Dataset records
# # # #

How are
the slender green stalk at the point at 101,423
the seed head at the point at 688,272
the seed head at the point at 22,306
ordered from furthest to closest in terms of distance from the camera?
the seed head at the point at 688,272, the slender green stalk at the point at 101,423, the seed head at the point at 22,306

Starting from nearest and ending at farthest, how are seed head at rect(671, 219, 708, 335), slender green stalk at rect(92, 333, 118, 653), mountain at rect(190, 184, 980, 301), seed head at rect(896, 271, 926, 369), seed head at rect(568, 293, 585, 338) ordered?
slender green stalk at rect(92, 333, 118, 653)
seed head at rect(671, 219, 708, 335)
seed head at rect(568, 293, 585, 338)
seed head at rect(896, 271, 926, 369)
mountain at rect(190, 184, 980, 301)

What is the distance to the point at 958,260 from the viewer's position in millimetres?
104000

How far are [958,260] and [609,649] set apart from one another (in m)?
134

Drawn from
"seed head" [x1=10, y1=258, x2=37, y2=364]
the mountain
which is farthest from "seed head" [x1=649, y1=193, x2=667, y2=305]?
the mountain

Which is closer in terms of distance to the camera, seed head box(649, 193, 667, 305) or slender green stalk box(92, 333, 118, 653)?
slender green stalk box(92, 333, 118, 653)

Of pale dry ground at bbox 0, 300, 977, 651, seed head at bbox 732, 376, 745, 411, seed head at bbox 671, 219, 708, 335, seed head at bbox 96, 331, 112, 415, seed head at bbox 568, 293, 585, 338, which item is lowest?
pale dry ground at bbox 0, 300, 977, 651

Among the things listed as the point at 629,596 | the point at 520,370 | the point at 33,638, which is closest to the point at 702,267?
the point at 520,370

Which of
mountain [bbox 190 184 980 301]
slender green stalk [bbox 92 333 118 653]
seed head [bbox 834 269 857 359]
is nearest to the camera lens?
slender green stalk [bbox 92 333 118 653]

# # # #

EXERCISE OBJECTIVE
Copy out all of the dataset records above word for word, with none left out.

REPLY TO THE EXERCISE
How are
the slender green stalk at the point at 101,423
the seed head at the point at 688,272
the seed head at the point at 22,306
ordered from furthest to closest in terms of distance from the camera?
the seed head at the point at 688,272, the slender green stalk at the point at 101,423, the seed head at the point at 22,306

Starting from nearest and ending at farthest, how are seed head at rect(671, 219, 708, 335), slender green stalk at rect(92, 333, 118, 653), mountain at rect(190, 184, 980, 301), seed head at rect(896, 271, 926, 369), seed head at rect(568, 293, 585, 338) ordered?
slender green stalk at rect(92, 333, 118, 653)
seed head at rect(671, 219, 708, 335)
seed head at rect(568, 293, 585, 338)
seed head at rect(896, 271, 926, 369)
mountain at rect(190, 184, 980, 301)

What is the distance to the point at 958,260 from the viewer's position in millimetres?
104000

How far are [958,260] and [609,649] set apart from one another (in m)?
134

Drawn from
"seed head" [x1=10, y1=258, x2=37, y2=364]
the mountain
which is farthest from "seed head" [x1=649, y1=193, x2=667, y2=305]?
the mountain

Which is closer in terms of distance to the camera, seed head box(649, 193, 667, 305) or slender green stalk box(92, 333, 118, 653)?
slender green stalk box(92, 333, 118, 653)

Of pale dry ground at bbox 0, 300, 977, 651, seed head at bbox 732, 376, 745, 411, seed head at bbox 671, 219, 708, 335, seed head at bbox 96, 331, 112, 415, seed head at bbox 568, 293, 585, 338, which item is lowest?
pale dry ground at bbox 0, 300, 977, 651

Among the things listed as the point at 629,596 | the point at 520,370 | the point at 33,638, which is closest to the point at 702,267?
the point at 520,370

Which of
mountain [bbox 190 184 980 301]
slender green stalk [bbox 92 333 118 653]
seed head [bbox 834 269 857 359]
is nearest to the camera lens?
slender green stalk [bbox 92 333 118 653]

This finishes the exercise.